Passage:
■ ■ ■

Welcome to another 52,000 vehicles!

29 Nov

By the end of 2009 there were 52,000 more vehicles on GB roads than at the end of 2008 and this is despite a big down-turn in car sales, and government money in a scrappage scheme to encourage sales until the end of March 2010. The scrappage scheme did at least take one old car of the road for each qualifying new car.

Between 1997 and the end of 2009 (roughly the period Labour’s term of office) the number of cars on GB roads increased by over 7 million or 27%! Clearly the purchasers of these additional vehicles plan to leave them somewhere when they are not in use. This may be outside some new house on a shiny new driveway or somewhere else out of the way however I am sure many front gardens were dug up with associated dropped kerbs, creating their own problems for pedestrians. Many will of course have been squeezed onto the highway where-ever possible, across pavements, on verges etc etc. Here is a graph showing the relentless increase in vehicle numbers in Great Britain since 1950.

GB vehicle stock 1950-2009

And here is the graph showing just the registrations and scrappages each year for 1960 onwards. The bumps and lumps in the curve generally fit with the state of the economy.

GB vehicle registrations and scrappages

The lack of sales and relatively low increase in the vehicle stock is in general treated as a problem by government because of the lack of ‘growth’ which is in their view always a good thing. In human beings uncontrolled growth is known to a huge problem (we call it cancer!) and if the pet hamster we had as a kid hadn’t stopped growing at the right moment then results would have been disastrous as pointing out in this wonderful little animation.

■ ■ ■

Record set:
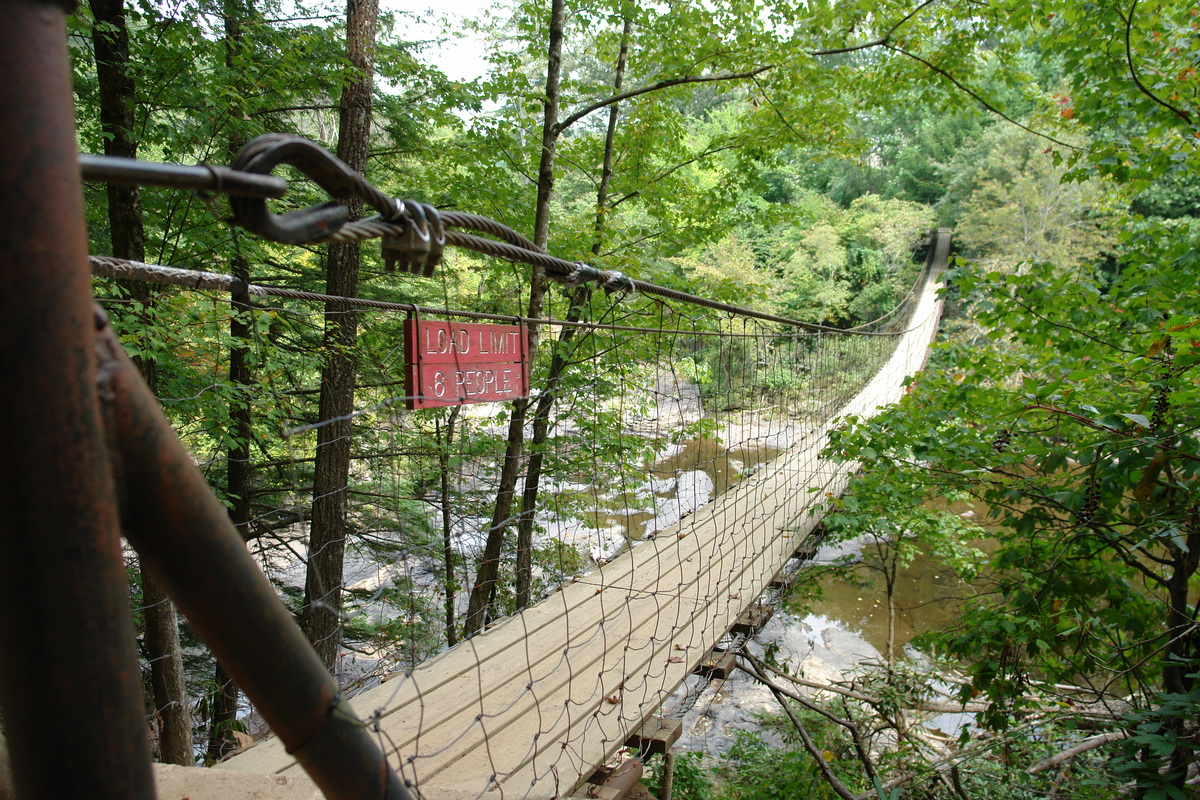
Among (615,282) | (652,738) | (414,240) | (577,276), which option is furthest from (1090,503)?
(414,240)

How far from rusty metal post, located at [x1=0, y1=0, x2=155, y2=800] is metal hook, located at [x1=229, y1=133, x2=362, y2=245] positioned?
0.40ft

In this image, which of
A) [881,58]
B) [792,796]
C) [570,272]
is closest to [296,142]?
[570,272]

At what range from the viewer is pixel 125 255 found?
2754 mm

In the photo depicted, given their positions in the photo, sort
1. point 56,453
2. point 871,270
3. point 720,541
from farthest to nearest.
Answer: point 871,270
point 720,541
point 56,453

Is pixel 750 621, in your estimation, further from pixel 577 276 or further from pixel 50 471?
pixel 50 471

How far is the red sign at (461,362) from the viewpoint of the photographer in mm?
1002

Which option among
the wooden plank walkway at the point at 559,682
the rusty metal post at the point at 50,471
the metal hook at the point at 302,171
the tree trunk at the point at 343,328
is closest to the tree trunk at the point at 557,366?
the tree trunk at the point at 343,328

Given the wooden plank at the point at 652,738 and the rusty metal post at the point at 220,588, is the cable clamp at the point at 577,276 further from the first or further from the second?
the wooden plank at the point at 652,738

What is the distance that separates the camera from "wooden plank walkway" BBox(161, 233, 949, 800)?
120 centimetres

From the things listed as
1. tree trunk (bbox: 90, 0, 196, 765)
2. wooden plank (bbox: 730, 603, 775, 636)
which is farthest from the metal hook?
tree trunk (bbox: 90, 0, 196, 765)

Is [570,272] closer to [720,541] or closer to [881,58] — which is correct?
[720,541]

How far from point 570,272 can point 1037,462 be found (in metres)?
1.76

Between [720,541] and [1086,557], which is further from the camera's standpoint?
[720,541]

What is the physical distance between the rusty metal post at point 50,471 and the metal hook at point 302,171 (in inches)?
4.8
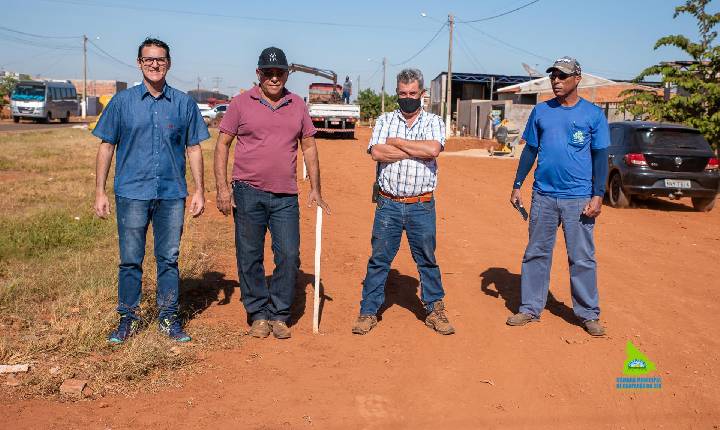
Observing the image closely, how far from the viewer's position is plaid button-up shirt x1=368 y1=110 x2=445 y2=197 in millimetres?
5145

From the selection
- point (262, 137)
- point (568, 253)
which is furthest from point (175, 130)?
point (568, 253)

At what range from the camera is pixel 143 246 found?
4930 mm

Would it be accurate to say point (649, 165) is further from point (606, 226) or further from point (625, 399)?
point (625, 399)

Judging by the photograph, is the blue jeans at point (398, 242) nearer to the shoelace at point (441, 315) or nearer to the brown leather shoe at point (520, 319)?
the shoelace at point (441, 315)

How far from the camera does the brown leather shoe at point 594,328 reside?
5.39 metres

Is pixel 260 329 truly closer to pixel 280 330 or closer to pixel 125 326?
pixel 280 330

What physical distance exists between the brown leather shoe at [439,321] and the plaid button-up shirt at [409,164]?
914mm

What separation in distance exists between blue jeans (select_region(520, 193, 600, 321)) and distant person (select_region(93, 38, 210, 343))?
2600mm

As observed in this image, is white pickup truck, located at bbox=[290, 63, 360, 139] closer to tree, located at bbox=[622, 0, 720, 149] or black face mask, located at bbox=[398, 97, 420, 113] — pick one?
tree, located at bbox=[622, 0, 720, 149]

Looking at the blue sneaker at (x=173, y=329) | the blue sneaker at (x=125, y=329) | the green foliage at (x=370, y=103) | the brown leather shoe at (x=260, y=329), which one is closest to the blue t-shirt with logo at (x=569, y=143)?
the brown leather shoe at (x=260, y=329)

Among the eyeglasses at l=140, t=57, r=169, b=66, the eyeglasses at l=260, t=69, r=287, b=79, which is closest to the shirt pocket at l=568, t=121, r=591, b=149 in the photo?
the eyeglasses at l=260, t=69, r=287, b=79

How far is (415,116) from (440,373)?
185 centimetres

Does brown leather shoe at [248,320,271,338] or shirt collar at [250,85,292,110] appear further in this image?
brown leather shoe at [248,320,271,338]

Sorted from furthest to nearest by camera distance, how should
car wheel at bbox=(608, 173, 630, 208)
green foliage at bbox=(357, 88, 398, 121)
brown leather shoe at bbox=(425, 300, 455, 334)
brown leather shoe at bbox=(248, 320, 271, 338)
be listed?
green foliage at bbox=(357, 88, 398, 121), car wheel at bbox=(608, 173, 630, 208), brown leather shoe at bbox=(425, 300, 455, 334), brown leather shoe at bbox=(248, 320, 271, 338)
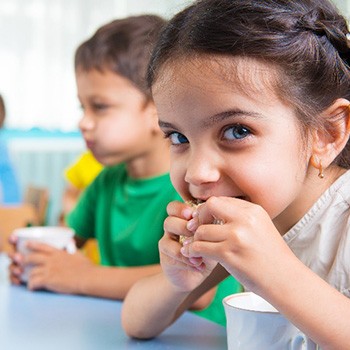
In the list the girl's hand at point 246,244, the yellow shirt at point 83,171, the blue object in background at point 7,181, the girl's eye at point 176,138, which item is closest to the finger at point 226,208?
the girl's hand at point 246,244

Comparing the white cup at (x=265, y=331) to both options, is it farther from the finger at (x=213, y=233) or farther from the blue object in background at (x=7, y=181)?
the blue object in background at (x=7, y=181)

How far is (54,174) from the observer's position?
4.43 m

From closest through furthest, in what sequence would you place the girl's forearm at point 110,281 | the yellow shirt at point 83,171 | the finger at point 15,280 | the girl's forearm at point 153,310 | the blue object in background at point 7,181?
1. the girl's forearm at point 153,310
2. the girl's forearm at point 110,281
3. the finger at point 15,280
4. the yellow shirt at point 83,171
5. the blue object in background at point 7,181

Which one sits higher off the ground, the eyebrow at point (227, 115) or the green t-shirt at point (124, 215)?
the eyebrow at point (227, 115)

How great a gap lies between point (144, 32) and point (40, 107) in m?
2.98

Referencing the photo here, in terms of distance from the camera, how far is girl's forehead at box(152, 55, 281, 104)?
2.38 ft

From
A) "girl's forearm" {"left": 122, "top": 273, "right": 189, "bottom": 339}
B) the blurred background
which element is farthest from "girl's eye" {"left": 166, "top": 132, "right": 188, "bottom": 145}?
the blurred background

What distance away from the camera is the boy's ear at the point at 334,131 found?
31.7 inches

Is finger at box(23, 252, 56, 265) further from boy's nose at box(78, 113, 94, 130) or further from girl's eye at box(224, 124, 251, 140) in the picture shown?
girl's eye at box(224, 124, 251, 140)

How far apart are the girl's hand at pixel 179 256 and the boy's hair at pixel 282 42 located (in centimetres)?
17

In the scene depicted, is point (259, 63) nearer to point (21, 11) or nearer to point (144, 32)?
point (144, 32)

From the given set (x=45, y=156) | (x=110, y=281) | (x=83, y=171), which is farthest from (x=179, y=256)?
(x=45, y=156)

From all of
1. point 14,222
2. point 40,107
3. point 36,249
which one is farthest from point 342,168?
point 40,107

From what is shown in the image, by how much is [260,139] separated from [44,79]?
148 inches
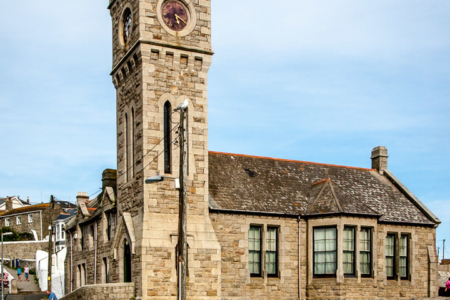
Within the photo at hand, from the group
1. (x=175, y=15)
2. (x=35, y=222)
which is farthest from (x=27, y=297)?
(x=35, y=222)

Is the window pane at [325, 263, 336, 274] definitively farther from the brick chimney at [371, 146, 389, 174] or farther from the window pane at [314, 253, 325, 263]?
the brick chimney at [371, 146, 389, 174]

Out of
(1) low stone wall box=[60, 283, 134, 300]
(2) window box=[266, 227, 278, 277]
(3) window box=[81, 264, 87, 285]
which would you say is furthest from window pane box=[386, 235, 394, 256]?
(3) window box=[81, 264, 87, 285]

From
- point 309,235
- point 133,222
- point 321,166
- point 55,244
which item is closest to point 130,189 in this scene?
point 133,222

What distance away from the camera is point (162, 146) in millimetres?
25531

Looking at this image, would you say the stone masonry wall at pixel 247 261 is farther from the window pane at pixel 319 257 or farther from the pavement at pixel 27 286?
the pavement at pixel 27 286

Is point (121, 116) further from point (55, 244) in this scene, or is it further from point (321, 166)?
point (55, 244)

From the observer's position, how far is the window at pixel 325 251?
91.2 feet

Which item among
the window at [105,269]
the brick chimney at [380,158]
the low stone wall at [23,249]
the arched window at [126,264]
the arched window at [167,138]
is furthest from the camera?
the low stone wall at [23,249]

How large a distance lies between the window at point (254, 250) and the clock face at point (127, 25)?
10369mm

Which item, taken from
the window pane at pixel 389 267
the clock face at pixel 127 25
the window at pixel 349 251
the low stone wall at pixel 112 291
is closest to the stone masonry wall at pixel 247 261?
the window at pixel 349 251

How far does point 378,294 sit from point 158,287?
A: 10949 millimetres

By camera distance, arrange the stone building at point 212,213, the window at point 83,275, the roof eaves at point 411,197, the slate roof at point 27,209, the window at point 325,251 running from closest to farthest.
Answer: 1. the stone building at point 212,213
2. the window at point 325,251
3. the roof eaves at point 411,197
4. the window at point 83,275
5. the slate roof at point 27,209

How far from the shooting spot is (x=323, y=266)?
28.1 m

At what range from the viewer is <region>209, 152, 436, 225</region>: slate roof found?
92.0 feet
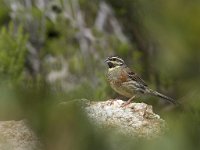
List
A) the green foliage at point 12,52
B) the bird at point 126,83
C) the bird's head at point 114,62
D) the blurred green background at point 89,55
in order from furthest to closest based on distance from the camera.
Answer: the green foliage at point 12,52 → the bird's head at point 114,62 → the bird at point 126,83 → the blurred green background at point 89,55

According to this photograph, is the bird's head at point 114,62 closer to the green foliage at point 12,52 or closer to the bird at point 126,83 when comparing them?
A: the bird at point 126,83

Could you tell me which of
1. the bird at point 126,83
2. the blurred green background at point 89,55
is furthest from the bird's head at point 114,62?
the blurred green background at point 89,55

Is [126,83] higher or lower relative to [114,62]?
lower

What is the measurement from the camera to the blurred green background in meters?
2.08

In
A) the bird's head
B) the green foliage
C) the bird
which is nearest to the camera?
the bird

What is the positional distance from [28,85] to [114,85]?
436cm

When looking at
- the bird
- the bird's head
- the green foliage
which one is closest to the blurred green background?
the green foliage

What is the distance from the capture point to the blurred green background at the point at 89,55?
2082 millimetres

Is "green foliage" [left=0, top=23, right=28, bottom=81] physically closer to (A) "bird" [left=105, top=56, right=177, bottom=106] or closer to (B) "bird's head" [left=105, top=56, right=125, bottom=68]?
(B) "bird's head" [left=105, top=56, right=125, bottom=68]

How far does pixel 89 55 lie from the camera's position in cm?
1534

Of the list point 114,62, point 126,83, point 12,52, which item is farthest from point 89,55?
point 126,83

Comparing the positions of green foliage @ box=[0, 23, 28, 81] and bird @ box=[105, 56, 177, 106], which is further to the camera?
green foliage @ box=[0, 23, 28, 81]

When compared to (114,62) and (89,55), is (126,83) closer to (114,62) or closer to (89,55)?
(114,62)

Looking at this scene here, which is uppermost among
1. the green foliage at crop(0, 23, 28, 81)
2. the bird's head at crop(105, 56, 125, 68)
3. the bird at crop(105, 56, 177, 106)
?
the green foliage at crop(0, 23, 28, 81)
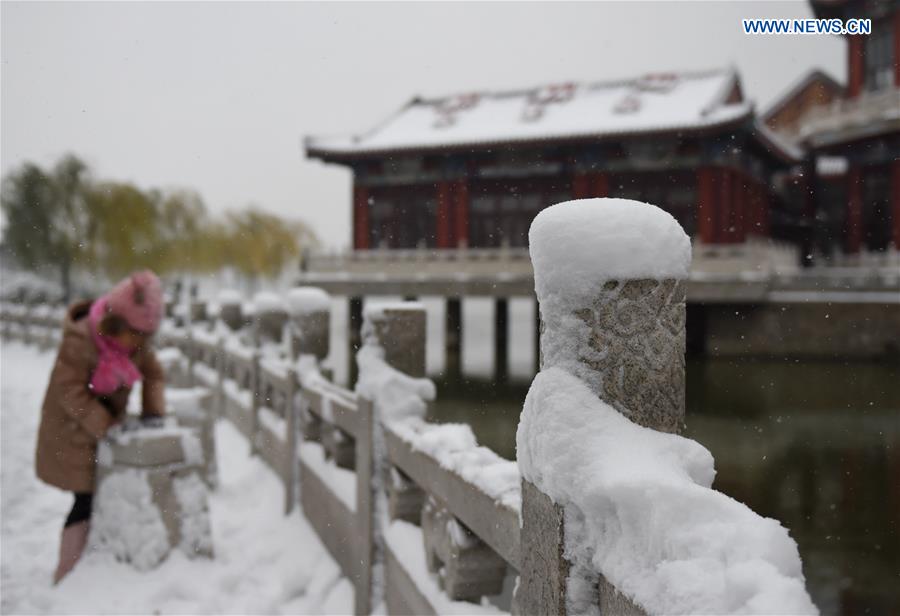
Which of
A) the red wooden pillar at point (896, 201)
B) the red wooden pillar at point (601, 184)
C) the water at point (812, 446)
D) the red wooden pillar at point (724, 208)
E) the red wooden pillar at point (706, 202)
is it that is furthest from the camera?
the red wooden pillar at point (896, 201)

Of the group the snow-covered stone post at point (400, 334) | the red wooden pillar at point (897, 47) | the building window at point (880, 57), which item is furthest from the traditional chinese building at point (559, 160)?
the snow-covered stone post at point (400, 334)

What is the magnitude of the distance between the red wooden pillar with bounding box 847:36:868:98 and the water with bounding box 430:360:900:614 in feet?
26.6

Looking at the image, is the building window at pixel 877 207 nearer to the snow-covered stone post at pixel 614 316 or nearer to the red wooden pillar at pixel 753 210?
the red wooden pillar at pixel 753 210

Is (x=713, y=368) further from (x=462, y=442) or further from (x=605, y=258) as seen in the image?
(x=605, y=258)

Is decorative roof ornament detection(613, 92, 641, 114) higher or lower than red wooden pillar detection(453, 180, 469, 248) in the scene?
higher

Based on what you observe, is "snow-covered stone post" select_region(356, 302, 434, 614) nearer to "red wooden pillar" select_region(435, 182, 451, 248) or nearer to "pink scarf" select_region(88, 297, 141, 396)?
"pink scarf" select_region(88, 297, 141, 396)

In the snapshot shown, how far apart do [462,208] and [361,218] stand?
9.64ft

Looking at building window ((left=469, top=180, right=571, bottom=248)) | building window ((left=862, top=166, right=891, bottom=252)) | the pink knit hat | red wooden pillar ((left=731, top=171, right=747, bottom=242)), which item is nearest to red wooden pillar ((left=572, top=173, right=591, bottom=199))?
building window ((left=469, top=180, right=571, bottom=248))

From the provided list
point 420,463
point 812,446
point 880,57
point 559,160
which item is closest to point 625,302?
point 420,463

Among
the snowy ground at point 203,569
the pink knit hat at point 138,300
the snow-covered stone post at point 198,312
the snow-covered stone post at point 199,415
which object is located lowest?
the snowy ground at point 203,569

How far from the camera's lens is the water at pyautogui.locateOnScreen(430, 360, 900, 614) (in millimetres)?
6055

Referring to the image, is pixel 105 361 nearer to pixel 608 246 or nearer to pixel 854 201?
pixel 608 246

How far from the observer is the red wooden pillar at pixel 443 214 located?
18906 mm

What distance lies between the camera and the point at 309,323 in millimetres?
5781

■ ■ ■

Please carry on the piece about rising vehicle numbers on GB roads, starting right after its last sentence.

There are however also encouraging signs that we may be approaching a peak in vehicle numbers and that they could drop significantly in the coming years. Car clubs are growing fast, cycling is growing fast, rail travel is growing fast and mileage in cars per head of population has actually been on its way down for some time now. In addition the iPhone, blackberry and other smart phones can only be used when someone else is driving. Personally I think it is the mobile communications devices that will encourage most people out of their cars so that they can work while traveling. That is the subject for one of more later post though!

2 Responses to “Welcome to another 52,000 vehicles!”

  1. Mr Colostomy November 29, 2010 at 12:43 pm #

    The obsession with growth is quite destructive. The scrappage scheme was a disaster really:

    Economically speaking a lot of the money went to overseas manufacturers. The scrappage scheme wasn’t means tested either, leading to the situation where tax money which could have been spent helping the poor was spend on a new Land Rover for a pimp, drug-dealer or banker.

    Environmentally speaking the emissions saved by a more efficient new car are dwarfed by the emissions created in the production and shipping of a new car, these new cars were generally driven further than their predecessors.

    Socially the scheme encouraged further car dependency when it could have been used to encourage people to make better choices. Imagine if the offer was to scrap in your old car for a year or two worth of rail travel between your home and place of work, or a bicycle or ebike and accessories. They could have even stipulated that the bikes had to be of UK or EU origin to keep the economic benefit in the family so to speak.

    Instead we just fed the cancer of ever-growing rates of car ownership.

    • Peter Miller November 29, 2010 at 1:46 pm #

      I have recently heard the term ‘growthism’ (which is a believe system held by ‘growthists’) that growth in consumption and GPD is necessarily good and is justification in itself of government and other policy. I think it is a very useful term which should be spread more widely.